## [DIRECTIONS]
Copy out every line below that contains the word "feet". Case counts, so match capital and lowercase letters exactly.
── SOURCE RECORDS ──
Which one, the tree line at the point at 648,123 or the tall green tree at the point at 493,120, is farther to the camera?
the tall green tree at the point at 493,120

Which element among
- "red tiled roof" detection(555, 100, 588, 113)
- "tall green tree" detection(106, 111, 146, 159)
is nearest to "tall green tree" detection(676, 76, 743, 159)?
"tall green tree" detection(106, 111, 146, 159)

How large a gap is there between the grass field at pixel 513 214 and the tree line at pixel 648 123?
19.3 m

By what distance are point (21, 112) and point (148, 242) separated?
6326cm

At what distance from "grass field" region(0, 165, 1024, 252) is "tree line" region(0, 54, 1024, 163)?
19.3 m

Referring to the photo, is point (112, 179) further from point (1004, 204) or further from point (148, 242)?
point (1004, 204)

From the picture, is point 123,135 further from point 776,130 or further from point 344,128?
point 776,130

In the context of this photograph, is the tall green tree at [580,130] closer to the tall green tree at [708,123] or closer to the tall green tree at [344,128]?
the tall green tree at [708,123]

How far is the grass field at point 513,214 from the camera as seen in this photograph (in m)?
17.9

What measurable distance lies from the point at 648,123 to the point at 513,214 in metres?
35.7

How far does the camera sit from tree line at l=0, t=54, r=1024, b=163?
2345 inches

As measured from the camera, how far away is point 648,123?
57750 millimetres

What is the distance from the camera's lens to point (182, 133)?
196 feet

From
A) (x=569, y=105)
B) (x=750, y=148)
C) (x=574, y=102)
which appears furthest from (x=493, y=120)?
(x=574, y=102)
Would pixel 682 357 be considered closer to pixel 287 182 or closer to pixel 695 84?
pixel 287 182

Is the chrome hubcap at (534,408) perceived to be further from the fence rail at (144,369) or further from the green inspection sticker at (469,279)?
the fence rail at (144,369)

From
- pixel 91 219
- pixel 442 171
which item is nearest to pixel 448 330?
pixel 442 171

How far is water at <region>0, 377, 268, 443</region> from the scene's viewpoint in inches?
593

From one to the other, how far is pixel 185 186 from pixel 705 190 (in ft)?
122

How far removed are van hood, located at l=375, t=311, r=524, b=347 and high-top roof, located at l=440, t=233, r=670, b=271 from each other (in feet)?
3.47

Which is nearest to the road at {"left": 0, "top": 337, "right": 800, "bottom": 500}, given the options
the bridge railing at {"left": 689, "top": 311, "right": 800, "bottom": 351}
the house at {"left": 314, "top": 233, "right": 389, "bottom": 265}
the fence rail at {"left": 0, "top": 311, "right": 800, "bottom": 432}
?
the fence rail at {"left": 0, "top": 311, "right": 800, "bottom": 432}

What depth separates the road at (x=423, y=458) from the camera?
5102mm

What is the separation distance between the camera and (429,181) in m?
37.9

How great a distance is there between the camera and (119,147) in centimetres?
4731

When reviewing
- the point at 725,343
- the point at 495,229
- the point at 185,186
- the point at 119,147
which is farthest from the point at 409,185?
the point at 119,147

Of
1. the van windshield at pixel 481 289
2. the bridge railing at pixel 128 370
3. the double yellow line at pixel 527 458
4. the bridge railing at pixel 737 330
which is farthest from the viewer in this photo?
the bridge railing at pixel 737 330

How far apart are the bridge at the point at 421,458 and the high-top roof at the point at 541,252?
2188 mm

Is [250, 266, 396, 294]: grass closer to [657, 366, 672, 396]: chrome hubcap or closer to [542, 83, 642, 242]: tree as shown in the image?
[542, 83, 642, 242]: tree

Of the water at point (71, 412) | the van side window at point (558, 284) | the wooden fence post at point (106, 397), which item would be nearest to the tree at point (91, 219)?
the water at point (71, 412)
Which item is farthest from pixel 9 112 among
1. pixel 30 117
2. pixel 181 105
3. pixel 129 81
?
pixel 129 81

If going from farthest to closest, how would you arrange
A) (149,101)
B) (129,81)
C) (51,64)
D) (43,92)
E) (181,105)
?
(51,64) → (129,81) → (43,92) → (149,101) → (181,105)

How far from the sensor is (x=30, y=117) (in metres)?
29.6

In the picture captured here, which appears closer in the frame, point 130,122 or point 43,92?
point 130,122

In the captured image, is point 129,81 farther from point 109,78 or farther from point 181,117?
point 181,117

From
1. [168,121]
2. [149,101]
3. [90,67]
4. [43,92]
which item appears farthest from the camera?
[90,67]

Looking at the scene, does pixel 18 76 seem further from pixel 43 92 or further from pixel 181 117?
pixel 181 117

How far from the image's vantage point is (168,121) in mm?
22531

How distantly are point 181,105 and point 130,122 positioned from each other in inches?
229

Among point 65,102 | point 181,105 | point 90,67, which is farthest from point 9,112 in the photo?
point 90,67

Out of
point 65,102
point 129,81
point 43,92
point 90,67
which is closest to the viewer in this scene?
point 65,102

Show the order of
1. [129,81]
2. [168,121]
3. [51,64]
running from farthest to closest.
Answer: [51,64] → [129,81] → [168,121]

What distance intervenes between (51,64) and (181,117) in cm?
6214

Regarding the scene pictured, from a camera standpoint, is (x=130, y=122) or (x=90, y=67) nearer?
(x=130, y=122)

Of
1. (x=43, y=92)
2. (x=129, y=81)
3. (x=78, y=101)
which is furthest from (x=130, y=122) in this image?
───
── SOURCE RECORDS ──
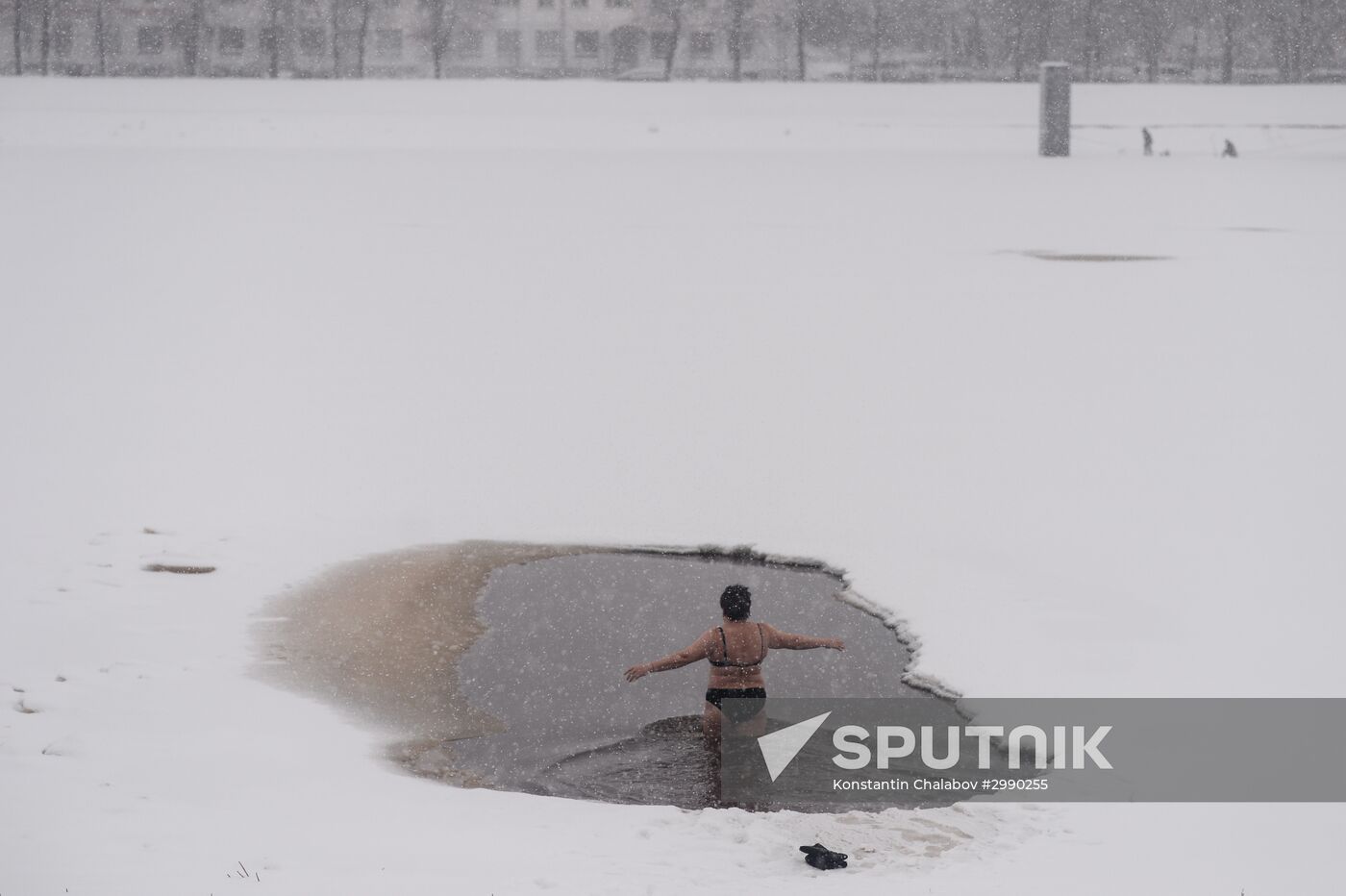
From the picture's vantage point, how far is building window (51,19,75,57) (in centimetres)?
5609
───
## [COMPLETE OUTPUT]
196 feet
How far removed are van hood, located at l=375, t=311, r=524, b=347 and high-top roof, located at l=440, t=233, r=670, b=271 from each other (in feet)?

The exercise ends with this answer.